Generational Attitudes About Websites

bed browsing

Bed browsing – Image by Sincerely Media

One place you can see a generation gap is in attitudes towards websites, especially personal websites and having a web presence.

A study by website building/hosting company Squarespace partnering with The Harris Poll surveyed over 2,000 US adults and found marked differences in attitudes based on age.

The youngest group is of particular interest since they grew up with the Internet, smart devices, etc. Members of Gen Z are those born between 1997 and 2015. This puts the age group in the range of 6-24 years old in 2021.
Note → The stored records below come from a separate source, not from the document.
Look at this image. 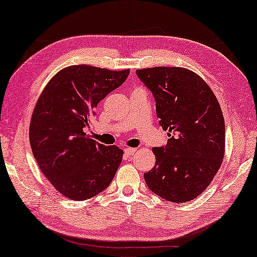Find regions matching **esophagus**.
Returning <instances> with one entry per match:
<instances>
[{"mask_svg": "<svg viewBox=\"0 0 257 257\" xmlns=\"http://www.w3.org/2000/svg\"><path fill=\"white\" fill-rule=\"evenodd\" d=\"M136 151H137L136 148H125L124 149V153L127 155V156H131V155H133Z\"/></svg>", "mask_w": 257, "mask_h": 257, "instance_id": "esophagus-1", "label": "esophagus"}]
</instances>
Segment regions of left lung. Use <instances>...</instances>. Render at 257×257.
Returning a JSON list of instances; mask_svg holds the SVG:
<instances>
[{
    "label": "left lung",
    "instance_id": "left-lung-1",
    "mask_svg": "<svg viewBox=\"0 0 257 257\" xmlns=\"http://www.w3.org/2000/svg\"><path fill=\"white\" fill-rule=\"evenodd\" d=\"M156 101L166 146L153 151L156 164L145 173L148 188L163 199L186 203L212 182L224 155L225 126L215 95L203 78L181 67L137 70Z\"/></svg>",
    "mask_w": 257,
    "mask_h": 257
}]
</instances>
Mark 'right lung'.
<instances>
[{
	"instance_id": "obj_1",
	"label": "right lung",
	"mask_w": 257,
	"mask_h": 257,
	"mask_svg": "<svg viewBox=\"0 0 257 257\" xmlns=\"http://www.w3.org/2000/svg\"><path fill=\"white\" fill-rule=\"evenodd\" d=\"M130 69L70 66L54 75L33 111L29 141L37 164L57 190L73 200H85L111 183L123 150L103 146L84 132L95 108L123 84Z\"/></svg>"
}]
</instances>
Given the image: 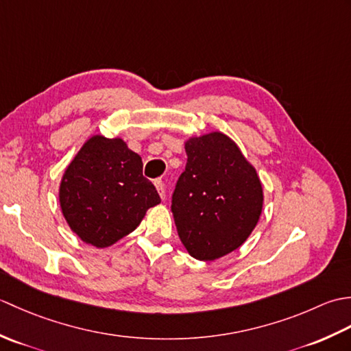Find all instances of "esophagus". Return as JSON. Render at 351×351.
Here are the masks:
<instances>
[{
    "label": "esophagus",
    "mask_w": 351,
    "mask_h": 351,
    "mask_svg": "<svg viewBox=\"0 0 351 351\" xmlns=\"http://www.w3.org/2000/svg\"><path fill=\"white\" fill-rule=\"evenodd\" d=\"M154 184H155L156 190H158V193H160L161 199L166 197V189H164V182L160 180V178H158V180H155V181H154Z\"/></svg>",
    "instance_id": "1"
}]
</instances>
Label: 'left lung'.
Listing matches in <instances>:
<instances>
[{"mask_svg":"<svg viewBox=\"0 0 351 351\" xmlns=\"http://www.w3.org/2000/svg\"><path fill=\"white\" fill-rule=\"evenodd\" d=\"M187 164L171 195V213L185 249L214 261L247 240L263 211L256 170L228 136L211 132L185 143Z\"/></svg>","mask_w":351,"mask_h":351,"instance_id":"1","label":"left lung"}]
</instances>
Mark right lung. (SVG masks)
<instances>
[{"instance_id":"add662e5","label":"right lung","mask_w":351,"mask_h":351,"mask_svg":"<svg viewBox=\"0 0 351 351\" xmlns=\"http://www.w3.org/2000/svg\"><path fill=\"white\" fill-rule=\"evenodd\" d=\"M161 199L143 176L141 158L121 138L87 140L66 169L60 206L81 240L108 247L136 229Z\"/></svg>"}]
</instances>
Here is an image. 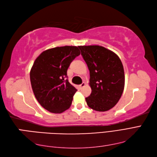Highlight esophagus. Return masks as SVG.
I'll list each match as a JSON object with an SVG mask.
<instances>
[{
	"label": "esophagus",
	"instance_id": "esophagus-1",
	"mask_svg": "<svg viewBox=\"0 0 157 157\" xmlns=\"http://www.w3.org/2000/svg\"><path fill=\"white\" fill-rule=\"evenodd\" d=\"M85 85H86V83L85 82H83L82 84H81V85H80V88H81V89H82V88L85 86Z\"/></svg>",
	"mask_w": 157,
	"mask_h": 157
}]
</instances>
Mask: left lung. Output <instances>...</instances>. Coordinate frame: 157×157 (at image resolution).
Masks as SVG:
<instances>
[{
    "instance_id": "8db88e82",
    "label": "left lung",
    "mask_w": 157,
    "mask_h": 157,
    "mask_svg": "<svg viewBox=\"0 0 157 157\" xmlns=\"http://www.w3.org/2000/svg\"><path fill=\"white\" fill-rule=\"evenodd\" d=\"M90 71L91 94L88 106L97 111H107L119 101L124 87V72L115 53L98 45L78 46Z\"/></svg>"
}]
</instances>
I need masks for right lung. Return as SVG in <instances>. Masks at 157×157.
Listing matches in <instances>:
<instances>
[{"instance_id":"add662e5","label":"right lung","mask_w":157,"mask_h":157,"mask_svg":"<svg viewBox=\"0 0 157 157\" xmlns=\"http://www.w3.org/2000/svg\"><path fill=\"white\" fill-rule=\"evenodd\" d=\"M81 54L78 47L64 46L44 51L37 57L30 72L34 96L44 109L61 113L69 109L76 91L68 82L67 69Z\"/></svg>"}]
</instances>
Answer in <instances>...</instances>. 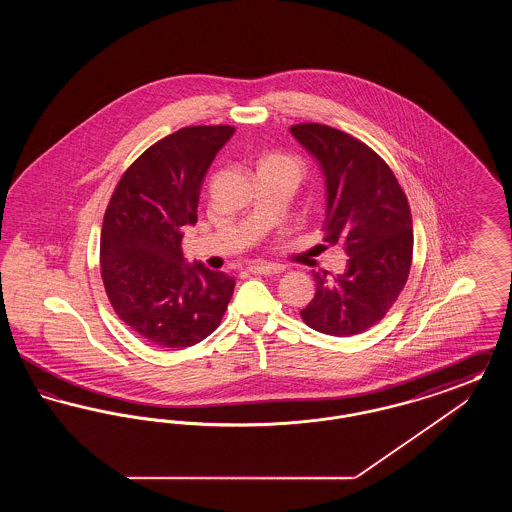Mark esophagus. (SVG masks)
<instances>
[{"instance_id": "obj_1", "label": "esophagus", "mask_w": 512, "mask_h": 512, "mask_svg": "<svg viewBox=\"0 0 512 512\" xmlns=\"http://www.w3.org/2000/svg\"><path fill=\"white\" fill-rule=\"evenodd\" d=\"M251 274H267V276H278L284 268L280 265H251L247 268Z\"/></svg>"}]
</instances>
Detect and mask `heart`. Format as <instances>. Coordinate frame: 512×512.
I'll use <instances>...</instances> for the list:
<instances>
[{
	"instance_id": "b5f03b06",
	"label": "heart",
	"mask_w": 512,
	"mask_h": 512,
	"mask_svg": "<svg viewBox=\"0 0 512 512\" xmlns=\"http://www.w3.org/2000/svg\"><path fill=\"white\" fill-rule=\"evenodd\" d=\"M263 165H282V167H288V169H292V171L297 172V163L292 161V159H288V157H280V155H274V157H267L263 163H261V167Z\"/></svg>"
}]
</instances>
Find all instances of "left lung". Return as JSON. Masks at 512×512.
I'll return each instance as SVG.
<instances>
[{
  "label": "left lung",
  "instance_id": "obj_1",
  "mask_svg": "<svg viewBox=\"0 0 512 512\" xmlns=\"http://www.w3.org/2000/svg\"><path fill=\"white\" fill-rule=\"evenodd\" d=\"M324 174V242L343 245L347 268L334 280L313 272L317 293L301 311L313 330L353 336L374 326L407 284L413 219L407 195L386 161L361 140L326 124L290 128Z\"/></svg>",
  "mask_w": 512,
  "mask_h": 512
}]
</instances>
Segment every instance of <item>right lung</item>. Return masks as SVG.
<instances>
[{
  "label": "right lung",
  "instance_id": "1",
  "mask_svg": "<svg viewBox=\"0 0 512 512\" xmlns=\"http://www.w3.org/2000/svg\"><path fill=\"white\" fill-rule=\"evenodd\" d=\"M234 126H186L146 151L122 174L101 226V278L126 326L163 349L213 334L234 278L182 255L184 228L197 220L203 178Z\"/></svg>",
  "mask_w": 512,
  "mask_h": 512
}]
</instances>
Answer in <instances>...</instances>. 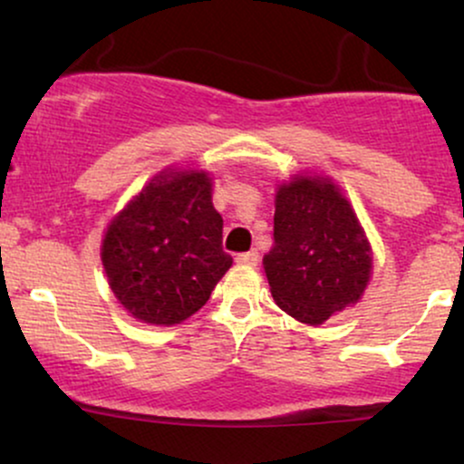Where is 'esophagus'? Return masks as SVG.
<instances>
[{
  "instance_id": "1",
  "label": "esophagus",
  "mask_w": 464,
  "mask_h": 464,
  "mask_svg": "<svg viewBox=\"0 0 464 464\" xmlns=\"http://www.w3.org/2000/svg\"><path fill=\"white\" fill-rule=\"evenodd\" d=\"M237 264L244 266H257L259 264V253L257 250H248V253H239L236 257Z\"/></svg>"
}]
</instances>
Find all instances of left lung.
Returning a JSON list of instances; mask_svg holds the SVG:
<instances>
[{"label":"left lung","mask_w":464,"mask_h":464,"mask_svg":"<svg viewBox=\"0 0 464 464\" xmlns=\"http://www.w3.org/2000/svg\"><path fill=\"white\" fill-rule=\"evenodd\" d=\"M273 236L264 270L285 314L321 324L360 301L371 279V244L332 179L296 174L281 185Z\"/></svg>","instance_id":"obj_1"}]
</instances>
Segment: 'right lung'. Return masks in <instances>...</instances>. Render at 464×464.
Returning a JSON list of instances; mask_svg holds the SVG:
<instances>
[{
    "mask_svg": "<svg viewBox=\"0 0 464 464\" xmlns=\"http://www.w3.org/2000/svg\"><path fill=\"white\" fill-rule=\"evenodd\" d=\"M231 264L202 169L157 174L102 239L111 290L137 321L150 324L169 327L198 312Z\"/></svg>",
    "mask_w": 464,
    "mask_h": 464,
    "instance_id": "right-lung-1",
    "label": "right lung"
}]
</instances>
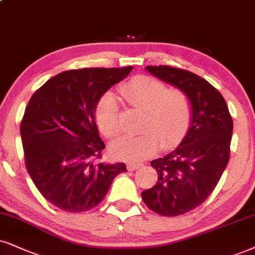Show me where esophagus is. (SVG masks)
<instances>
[{"instance_id":"34e87169","label":"esophagus","mask_w":255,"mask_h":255,"mask_svg":"<svg viewBox=\"0 0 255 255\" xmlns=\"http://www.w3.org/2000/svg\"><path fill=\"white\" fill-rule=\"evenodd\" d=\"M141 166H142V163H141V162H131V163H128V165H127V169L128 170H135Z\"/></svg>"}]
</instances>
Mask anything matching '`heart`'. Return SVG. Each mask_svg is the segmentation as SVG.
Here are the masks:
<instances>
[{
	"label": "heart",
	"mask_w": 255,
	"mask_h": 255,
	"mask_svg": "<svg viewBox=\"0 0 255 255\" xmlns=\"http://www.w3.org/2000/svg\"><path fill=\"white\" fill-rule=\"evenodd\" d=\"M120 94L135 108L143 111L137 135H124L111 144L114 157L137 161L151 155L159 146L175 147L185 136L192 120V101L179 88H168L153 76H135L120 87ZM95 121L106 137L121 129L120 105L113 93H106L95 107Z\"/></svg>",
	"instance_id": "1"
}]
</instances>
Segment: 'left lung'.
Listing matches in <instances>:
<instances>
[{
  "instance_id": "8db88e82",
  "label": "left lung",
  "mask_w": 255,
  "mask_h": 255,
  "mask_svg": "<svg viewBox=\"0 0 255 255\" xmlns=\"http://www.w3.org/2000/svg\"><path fill=\"white\" fill-rule=\"evenodd\" d=\"M151 75L182 89L192 101L188 131L175 150L153 160L157 182L141 193L147 207L163 217H178L202 204L214 191L231 153L233 120L224 96L188 70L147 66Z\"/></svg>"
}]
</instances>
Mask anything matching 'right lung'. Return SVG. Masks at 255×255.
Segmentation results:
<instances>
[{"label": "right lung", "instance_id": "add662e5", "mask_svg": "<svg viewBox=\"0 0 255 255\" xmlns=\"http://www.w3.org/2000/svg\"><path fill=\"white\" fill-rule=\"evenodd\" d=\"M133 67L62 72L29 100L21 121L24 162L47 201L70 213L94 208L113 180L127 172L124 162H98L105 143L95 124V107L107 90Z\"/></svg>", "mask_w": 255, "mask_h": 255}]
</instances>
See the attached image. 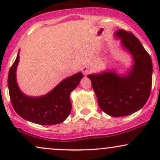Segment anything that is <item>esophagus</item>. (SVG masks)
I'll return each mask as SVG.
<instances>
[{"instance_id": "obj_1", "label": "esophagus", "mask_w": 160, "mask_h": 160, "mask_svg": "<svg viewBox=\"0 0 160 160\" xmlns=\"http://www.w3.org/2000/svg\"><path fill=\"white\" fill-rule=\"evenodd\" d=\"M91 71V69L89 68V67H86V66H84V67L82 68V74H87L88 73H89Z\"/></svg>"}]
</instances>
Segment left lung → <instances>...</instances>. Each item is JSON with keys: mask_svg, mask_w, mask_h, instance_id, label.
<instances>
[{"mask_svg": "<svg viewBox=\"0 0 160 160\" xmlns=\"http://www.w3.org/2000/svg\"><path fill=\"white\" fill-rule=\"evenodd\" d=\"M132 56L133 64L126 74L105 71L89 74L101 109L111 117L130 115L148 102L152 86L151 58L132 33L119 29L114 33Z\"/></svg>", "mask_w": 160, "mask_h": 160, "instance_id": "left-lung-1", "label": "left lung"}]
</instances>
A summary of some findings:

  • One stat that certainly increased during the pandemic is that 57% of all the Americans surveyed across generations believe that a well-designed online store or website is more important for a business to have than a brick-and-mortar location.
  • Americans browse an average of over 3,000 websites a year. That is 8.4 websites per day.
  • 49% of the Americans surveyed can remember the color of a website better than someone’s eye color. That number is 71% for Millennials and 58% for Gen Zs.
  • Around 60% of Gen Z and 62% of Millennials believe that how you present yourself online is more important than how you present yourself in person.
  • The vast majority (92%) of Gen Z would start their own business. It is 86% of Millennials, 74% of Gen X and 50% of Baby Boomers.
  • Gen Z is more likely to remember off the top of their head the last website they visited (43%) than their partner’s birthday (38%) or their social security number (31%).
  • 44% of Gen Z and 39% of Millennials say they make a better impression online than in person It is only 21% of Gen X and 8% of Baby Boomers who feel that way.
  • Entrepreneurship: Gen Z is the most ambitious generation with 92% saying they would start their own business. Still strong at 86% are Millennials, 74% of Gen X but only 50% of Baby Boomers.
  • What type of business they would start on their own? Top response was offering a service (e.g. teaching a class, offering advice, tutoring) beating out selling a physical product.
  • Broadly, 66% of Americans say that travel is the activity that online research is most important for.
  • But 92% of Gen Z multitask with other activities while browsing websites online. What is diverting their attention? food (59%), listening to music (59%), talking on the phone (45%, dancing (28%), watching TV (59%).
  • Focusing on Gen Z, where are they when they are online? They say while in bed (65%), followed by while on the toilet (43%).
  • Across generations, those surveyed admitted that they spend more time browsing websites than working out (43%) or having sex (42%), in a given week.
  • Who are we looking for online? People they went to school with gets 41%. (That is also the top group who Americans think are looking them up online at 33%.) But 20% of us are looking up exes online in a week and 32% look up their current romantic partner. More specifically, that jumps to over half of Gen Z (51%) and Millennials (55%) looking up their current romantic partner online at least once a week. Finally, 86% of Gen Z and 79% of Millennials look people up online before meeting them for the first time, compared to 65% of Gen X and only 44% of Baby Boomers.
  • And it’s not just people we’re checking up on – 62% of Americans overall (76% of Millennials and 64% of Gen Zers, specifically) always look up a business’ website before shopping, visiting, or eating there. It drops to 65% of Gen X and 49% of Baby Boomers.